[Collected data]
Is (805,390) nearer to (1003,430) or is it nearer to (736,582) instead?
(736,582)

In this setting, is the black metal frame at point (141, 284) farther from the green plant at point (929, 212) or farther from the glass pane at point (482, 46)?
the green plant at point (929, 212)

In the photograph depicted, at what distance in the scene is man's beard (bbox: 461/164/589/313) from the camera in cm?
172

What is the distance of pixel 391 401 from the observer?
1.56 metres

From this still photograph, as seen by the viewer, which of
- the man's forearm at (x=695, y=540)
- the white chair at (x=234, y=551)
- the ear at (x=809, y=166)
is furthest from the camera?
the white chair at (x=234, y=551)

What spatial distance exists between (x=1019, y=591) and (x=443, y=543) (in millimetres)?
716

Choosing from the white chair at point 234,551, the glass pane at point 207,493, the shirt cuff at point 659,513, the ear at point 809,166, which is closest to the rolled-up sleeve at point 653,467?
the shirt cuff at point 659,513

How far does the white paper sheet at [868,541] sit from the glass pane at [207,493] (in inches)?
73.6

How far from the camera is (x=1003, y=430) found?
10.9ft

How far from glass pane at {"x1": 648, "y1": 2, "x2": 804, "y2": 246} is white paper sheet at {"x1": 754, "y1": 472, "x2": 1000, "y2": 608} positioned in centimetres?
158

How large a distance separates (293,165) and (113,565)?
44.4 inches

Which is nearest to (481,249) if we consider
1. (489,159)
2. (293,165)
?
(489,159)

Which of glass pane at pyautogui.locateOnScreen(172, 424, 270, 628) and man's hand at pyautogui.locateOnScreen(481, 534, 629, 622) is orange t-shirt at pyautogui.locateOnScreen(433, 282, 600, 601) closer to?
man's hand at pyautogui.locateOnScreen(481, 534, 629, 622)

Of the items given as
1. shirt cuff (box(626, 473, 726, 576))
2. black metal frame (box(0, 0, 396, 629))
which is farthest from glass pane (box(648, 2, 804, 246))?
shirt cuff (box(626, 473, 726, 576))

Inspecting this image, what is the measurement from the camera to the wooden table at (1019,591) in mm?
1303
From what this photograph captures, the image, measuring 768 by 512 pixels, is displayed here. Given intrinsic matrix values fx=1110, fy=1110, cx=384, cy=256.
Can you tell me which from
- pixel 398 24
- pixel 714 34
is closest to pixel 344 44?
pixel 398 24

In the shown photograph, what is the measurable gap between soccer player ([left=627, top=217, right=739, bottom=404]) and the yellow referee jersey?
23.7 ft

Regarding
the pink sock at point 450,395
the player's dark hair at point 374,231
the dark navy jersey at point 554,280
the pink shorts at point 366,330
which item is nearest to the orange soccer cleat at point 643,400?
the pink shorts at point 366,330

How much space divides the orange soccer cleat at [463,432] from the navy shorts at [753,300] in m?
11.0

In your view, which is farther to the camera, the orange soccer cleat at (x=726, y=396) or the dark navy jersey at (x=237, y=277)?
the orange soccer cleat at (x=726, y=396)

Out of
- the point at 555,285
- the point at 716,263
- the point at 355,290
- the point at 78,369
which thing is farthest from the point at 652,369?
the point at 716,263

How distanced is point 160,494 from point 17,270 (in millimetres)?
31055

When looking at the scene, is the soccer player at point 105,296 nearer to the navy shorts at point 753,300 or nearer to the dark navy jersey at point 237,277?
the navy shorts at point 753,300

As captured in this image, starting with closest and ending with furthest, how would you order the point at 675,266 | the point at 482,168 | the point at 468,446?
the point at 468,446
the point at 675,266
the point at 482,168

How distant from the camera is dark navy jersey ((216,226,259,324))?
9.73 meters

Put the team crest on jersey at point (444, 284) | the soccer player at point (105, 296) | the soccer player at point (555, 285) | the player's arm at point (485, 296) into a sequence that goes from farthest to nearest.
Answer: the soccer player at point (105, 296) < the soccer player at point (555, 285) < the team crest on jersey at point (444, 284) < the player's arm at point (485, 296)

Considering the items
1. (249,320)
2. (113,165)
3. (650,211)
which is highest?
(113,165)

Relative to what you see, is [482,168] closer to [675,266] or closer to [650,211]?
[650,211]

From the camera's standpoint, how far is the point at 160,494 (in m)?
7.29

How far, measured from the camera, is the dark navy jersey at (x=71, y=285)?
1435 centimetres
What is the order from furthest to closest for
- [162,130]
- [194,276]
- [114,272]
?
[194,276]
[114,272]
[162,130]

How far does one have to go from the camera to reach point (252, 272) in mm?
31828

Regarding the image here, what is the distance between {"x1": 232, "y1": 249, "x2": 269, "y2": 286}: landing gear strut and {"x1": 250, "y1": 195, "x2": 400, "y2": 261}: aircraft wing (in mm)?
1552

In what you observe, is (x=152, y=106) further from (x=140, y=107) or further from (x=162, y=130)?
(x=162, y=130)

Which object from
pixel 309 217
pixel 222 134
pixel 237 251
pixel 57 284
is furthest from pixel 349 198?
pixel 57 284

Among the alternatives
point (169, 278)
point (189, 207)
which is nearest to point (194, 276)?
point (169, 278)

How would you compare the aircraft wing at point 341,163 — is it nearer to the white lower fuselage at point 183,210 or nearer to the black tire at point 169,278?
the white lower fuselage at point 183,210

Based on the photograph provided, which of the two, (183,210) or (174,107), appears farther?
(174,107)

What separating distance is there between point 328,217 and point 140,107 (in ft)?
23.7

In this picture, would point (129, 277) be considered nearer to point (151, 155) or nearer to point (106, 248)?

Problem —
In the part of the material that opens with the line containing "How far from the" and closes with the line containing "44.4 inches", change "white paper sheet" to "white sheet of paper" and write out only those lines, leaving everything else as it is.

Result of this task —
How far from the camera is (x=1003, y=430) found?
10.9ft

How far from glass pane at {"x1": 648, "y1": 2, "x2": 804, "y2": 246} is white sheet of paper at {"x1": 754, "y1": 472, "x2": 1000, "y2": 608} positioned in centimetres?
158

How large a distance separates (293,165) and (113,565)?
44.4 inches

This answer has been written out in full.